Why 360 Programs Fail:
- The Boss doesn’t get involved or discounts the program’s importance. 360 programs that get driven by HR without much attention from the boss are not effective. Whatever the boss gives importance to gets the attention of his/her reports. The boss has to be a believer that this stuff helps the team.
- The 360 tool/questions are too vague. A lot of 360 programs consist only of personality profiles. “Are you an ESTJ or an INFP?” “Are you a red or blue color?” It’s amazing how popular personality profiles have become. Some people get to be “true believers” in them. However, if that’s the extent of your 360 questionnaire, you’re likely going to have a hard time translating your team’s profiles into specific and measureable actions. Make sure that the tool you select is going to give back actionable information.
- People offer comments that are personal in nature rather than constructive. Some people have had really bad 360 experiences. These are usually what gets depicted in Dilbert and they usually turn people off on the process going forward. This is a shame. You’ve got to ensure that everyone understands the purpose of the exercise is to be constructive, not personal. Don’t say anything to others that you wouldn’t mind being on the receiving end of (assuming it’s true).

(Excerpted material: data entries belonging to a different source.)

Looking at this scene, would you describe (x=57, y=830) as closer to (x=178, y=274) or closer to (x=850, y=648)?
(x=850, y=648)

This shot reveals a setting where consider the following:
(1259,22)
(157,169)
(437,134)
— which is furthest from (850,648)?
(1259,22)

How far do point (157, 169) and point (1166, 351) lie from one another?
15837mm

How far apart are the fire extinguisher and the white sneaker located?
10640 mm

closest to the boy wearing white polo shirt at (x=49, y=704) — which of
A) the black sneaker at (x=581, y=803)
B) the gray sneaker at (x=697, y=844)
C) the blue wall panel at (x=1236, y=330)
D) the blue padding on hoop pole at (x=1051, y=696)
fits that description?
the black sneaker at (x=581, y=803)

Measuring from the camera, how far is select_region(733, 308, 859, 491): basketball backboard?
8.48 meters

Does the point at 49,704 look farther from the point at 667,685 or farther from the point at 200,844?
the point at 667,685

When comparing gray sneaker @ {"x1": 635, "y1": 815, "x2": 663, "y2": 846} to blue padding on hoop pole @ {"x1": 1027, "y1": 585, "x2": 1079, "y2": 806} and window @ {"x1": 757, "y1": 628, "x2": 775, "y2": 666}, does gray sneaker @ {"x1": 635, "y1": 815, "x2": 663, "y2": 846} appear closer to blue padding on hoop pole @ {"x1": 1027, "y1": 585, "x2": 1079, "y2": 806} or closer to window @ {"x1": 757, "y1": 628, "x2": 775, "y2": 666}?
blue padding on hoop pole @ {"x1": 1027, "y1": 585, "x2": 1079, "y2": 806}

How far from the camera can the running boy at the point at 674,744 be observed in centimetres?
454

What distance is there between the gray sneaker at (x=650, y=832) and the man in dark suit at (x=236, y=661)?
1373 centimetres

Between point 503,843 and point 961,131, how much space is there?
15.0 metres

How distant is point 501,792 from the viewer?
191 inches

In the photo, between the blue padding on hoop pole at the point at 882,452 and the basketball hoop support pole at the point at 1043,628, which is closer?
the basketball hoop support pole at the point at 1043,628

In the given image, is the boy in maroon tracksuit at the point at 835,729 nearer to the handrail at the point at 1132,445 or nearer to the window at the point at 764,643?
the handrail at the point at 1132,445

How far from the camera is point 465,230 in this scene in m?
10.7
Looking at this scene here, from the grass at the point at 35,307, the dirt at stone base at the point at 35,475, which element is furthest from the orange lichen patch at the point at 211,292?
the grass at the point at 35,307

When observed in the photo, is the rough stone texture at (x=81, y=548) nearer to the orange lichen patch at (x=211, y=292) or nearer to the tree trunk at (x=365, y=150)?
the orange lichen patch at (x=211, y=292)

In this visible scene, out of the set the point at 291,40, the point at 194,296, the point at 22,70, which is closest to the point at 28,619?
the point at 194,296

- No plan is set following receiving the feedback. 360 data is only helpful to the extent that it gets acted upon and used. The majority of programs we see simply give the feedback and then it gets swiftly forgotten. No plan = no change in behavior.
- If there is a follow-up post-360 plan, it happens only once. If companies do follow up on the 360 results, it’s usually only once. However, behavioral change is hard and takes several reminders. You need to revisit a post-360 plan periodically. You need to do it quarterly for two years (at which time, it’s appropriate to recirculate the same 360s again to see how perceptions have changed).
- Lack of confidentiality. People who have never gone through the 360 process before are usually initially worried about how the data will be used and if it will remain confidential. You need to ensure you assure them up-front that it is a confidential process and won’t come back to haunt them at performance review time. However, in many of our clients, they ask us to play the role of “coaching” the people through the two-year quarterly follow-ups instead of internal HR people because (1) internal HR is usually busy with other stuff anyway and (2) their people seem more comfortable opening up to an external coach during a two-year follow-up period about how they’re progressing on their plan, rather than an internal HR person.
- Forgetting the strengths and only focusing on weaknesses. Some companies totally disregard the strengths that get uncovered in the 360 process. The attitude seems to be, “we’ve got to locate your weaknesses and obliterate them.” Type A execs feed on this and usually want to zero in on their weaknesses and also tend to forget about their strengths. The reality is that your strengths are what got you to where you are in your career. Work on your weaknesses but never stop relying on your strengths.
If you do the opposite of the points made above, you’re well on your way to making the experience a positive one and, more importantly, one that will actually help each person on your team and the team as a whole. When 360s are done poorly, they can be a disaster; however, when they’re done well, they can be a major part of driving accelerated growth for a team and an organization.